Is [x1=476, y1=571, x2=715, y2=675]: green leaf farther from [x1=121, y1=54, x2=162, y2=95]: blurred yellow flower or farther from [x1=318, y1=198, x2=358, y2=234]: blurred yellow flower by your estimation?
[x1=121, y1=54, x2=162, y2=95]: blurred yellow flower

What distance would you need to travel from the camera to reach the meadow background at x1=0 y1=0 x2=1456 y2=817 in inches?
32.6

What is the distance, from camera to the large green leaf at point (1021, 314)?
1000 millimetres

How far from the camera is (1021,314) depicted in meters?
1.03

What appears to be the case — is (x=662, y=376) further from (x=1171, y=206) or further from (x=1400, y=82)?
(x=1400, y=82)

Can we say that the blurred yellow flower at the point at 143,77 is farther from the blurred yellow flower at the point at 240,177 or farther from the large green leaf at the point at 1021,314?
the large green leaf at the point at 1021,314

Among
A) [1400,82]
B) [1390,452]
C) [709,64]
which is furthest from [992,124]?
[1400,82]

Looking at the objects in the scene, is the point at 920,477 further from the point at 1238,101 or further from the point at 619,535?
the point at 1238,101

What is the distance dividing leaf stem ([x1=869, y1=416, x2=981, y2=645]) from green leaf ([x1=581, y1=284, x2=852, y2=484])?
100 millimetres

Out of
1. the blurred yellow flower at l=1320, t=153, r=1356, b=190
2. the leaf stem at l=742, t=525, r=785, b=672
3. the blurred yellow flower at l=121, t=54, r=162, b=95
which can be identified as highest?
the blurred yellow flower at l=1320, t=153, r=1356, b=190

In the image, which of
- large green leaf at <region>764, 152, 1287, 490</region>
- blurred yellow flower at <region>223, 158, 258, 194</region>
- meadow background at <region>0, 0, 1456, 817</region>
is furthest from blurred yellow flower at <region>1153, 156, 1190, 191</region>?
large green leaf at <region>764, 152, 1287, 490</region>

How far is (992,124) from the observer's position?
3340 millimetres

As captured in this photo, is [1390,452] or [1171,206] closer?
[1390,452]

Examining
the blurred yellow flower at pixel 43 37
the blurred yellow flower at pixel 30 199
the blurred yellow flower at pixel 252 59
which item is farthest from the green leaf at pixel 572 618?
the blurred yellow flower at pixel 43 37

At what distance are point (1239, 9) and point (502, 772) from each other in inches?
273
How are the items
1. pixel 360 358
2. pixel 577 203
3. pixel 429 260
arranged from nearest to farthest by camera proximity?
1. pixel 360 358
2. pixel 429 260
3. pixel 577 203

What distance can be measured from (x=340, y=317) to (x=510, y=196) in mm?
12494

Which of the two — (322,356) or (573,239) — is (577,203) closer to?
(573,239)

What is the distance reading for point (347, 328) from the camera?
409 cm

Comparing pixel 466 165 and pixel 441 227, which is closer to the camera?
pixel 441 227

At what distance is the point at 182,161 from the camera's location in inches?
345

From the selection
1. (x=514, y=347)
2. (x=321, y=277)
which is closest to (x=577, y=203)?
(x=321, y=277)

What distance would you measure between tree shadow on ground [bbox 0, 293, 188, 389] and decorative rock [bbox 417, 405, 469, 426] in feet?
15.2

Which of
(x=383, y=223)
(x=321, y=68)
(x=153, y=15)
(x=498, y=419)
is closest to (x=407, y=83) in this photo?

**What you need to do**
List each line above that contains the word "farthest", counting only matches with the same capitalization.

**The result**
which item is farthest from the green leaf at pixel 572 618?
arranged from nearest to farthest by camera proximity?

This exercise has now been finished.